Postoperatively, the extremity is immobilized in a non-weight-bearing, long-leg, bent-knee cast. Alternatively, a spica cast is used for the child with relatively short, fat extremities. On occasion, a KAFO is used following cast removal if the preoperative deformity was severe and associated with ligamentous laxity. Following corrective osteotomy, the pathologic changes in the proximal medial tibia must be carefully monitored. These bony changes are not always reversible, and further progression in their development may be associated with a recurrence of deformity (44, 67, 69, 70). It is essential to document that valgus alignment has been obtained and maintained by the use of long cassette radiographs (hip to floor) and comparison of serial examinations until skeletal maturity (Fig. 27-24G).

Recurrent or worsening varus deformity with persistent pathologic changes can occur despite restorative osteotomy at a young age (44, 50, 51). The risk for recurrent deformity is present in some children as early as Langenskiöld stage III and is much more common in those with stage IV disease, marked obesity (>95th percentile weight), or ligamentous laxity (48, 50, 51) (Fig. 27-33). If patients present with advanced pathologic changes or with recurrent deformity following brace or surgical treatment, an MRI or CT scan should be utilized to search for the presence of a physeal bar within the distorted proximal medial tibia.
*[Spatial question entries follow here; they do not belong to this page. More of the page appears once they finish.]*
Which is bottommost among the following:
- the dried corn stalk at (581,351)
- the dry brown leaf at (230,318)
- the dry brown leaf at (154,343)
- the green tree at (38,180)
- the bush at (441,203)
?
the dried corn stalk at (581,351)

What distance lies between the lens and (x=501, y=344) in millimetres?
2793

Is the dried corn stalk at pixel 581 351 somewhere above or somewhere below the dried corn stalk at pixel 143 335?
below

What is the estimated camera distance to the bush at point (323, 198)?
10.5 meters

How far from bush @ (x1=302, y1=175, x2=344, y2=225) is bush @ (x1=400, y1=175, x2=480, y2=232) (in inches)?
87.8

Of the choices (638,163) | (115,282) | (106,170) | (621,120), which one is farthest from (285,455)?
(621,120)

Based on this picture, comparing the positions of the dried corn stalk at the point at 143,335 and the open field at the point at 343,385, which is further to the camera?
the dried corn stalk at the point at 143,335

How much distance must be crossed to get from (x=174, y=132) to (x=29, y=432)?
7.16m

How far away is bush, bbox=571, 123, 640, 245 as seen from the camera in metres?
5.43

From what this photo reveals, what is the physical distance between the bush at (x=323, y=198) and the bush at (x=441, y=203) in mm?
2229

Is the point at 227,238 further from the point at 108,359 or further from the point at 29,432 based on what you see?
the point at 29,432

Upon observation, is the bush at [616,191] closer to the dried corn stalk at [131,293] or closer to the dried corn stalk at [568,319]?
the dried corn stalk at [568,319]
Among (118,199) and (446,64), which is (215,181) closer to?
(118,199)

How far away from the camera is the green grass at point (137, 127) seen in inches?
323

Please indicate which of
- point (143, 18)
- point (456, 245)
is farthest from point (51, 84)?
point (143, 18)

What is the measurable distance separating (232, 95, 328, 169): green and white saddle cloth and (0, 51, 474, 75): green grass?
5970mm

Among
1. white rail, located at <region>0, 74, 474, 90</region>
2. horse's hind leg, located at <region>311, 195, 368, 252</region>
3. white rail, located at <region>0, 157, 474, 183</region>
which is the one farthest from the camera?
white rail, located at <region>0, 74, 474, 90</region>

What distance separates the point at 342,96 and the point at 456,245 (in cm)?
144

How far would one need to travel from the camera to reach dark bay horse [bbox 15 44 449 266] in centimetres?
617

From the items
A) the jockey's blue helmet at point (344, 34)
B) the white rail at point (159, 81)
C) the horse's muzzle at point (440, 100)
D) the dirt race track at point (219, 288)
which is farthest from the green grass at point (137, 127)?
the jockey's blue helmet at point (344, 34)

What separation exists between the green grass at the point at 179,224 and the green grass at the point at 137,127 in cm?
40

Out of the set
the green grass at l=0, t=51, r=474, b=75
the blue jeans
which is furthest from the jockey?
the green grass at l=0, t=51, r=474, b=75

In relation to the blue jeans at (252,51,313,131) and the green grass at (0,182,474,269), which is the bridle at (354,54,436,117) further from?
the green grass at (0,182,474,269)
Identification of a bar may be difficult because of the serpentine course of this abnormal physis, which takes on a vertical slope as the deformity worsens. Early bridging across the physis typically occurs at the inferior aspect of the vertical limb of the distorted medial physis (Fig. 27-33B).

Progressive varus deformity may occur without an identifiable bony bar (Langenskiöld III or early IV) (48). This occurs rather subtly because of a decreased growth rate of the proximal medial tibial physis relative to the lateral physis and can occur any time prior to skeletal maturity. As the physis transitions from a normal horizontal orientation to a more vertical position, this differential growth becomes more evident. Careful observation is needed to detect this change early in the course of treatment. Premature closure of the medial tibial physis frequently occurs because of persistent deficient proximal medial physeal growth. If this occurs, the varus deformity can often be controlled with growth modulation, using an eight-plate or hemiepiphyseal staples (48, 79, 90, 91). If additional tibial physeal growth is anticipated, the internal fixation is removed after a slight overcorrection is obtained. Careful follow-up including radiographic assessment of recurrent varus deformity and/or leg-length inequality are mandatory until skeletal maturity is reached.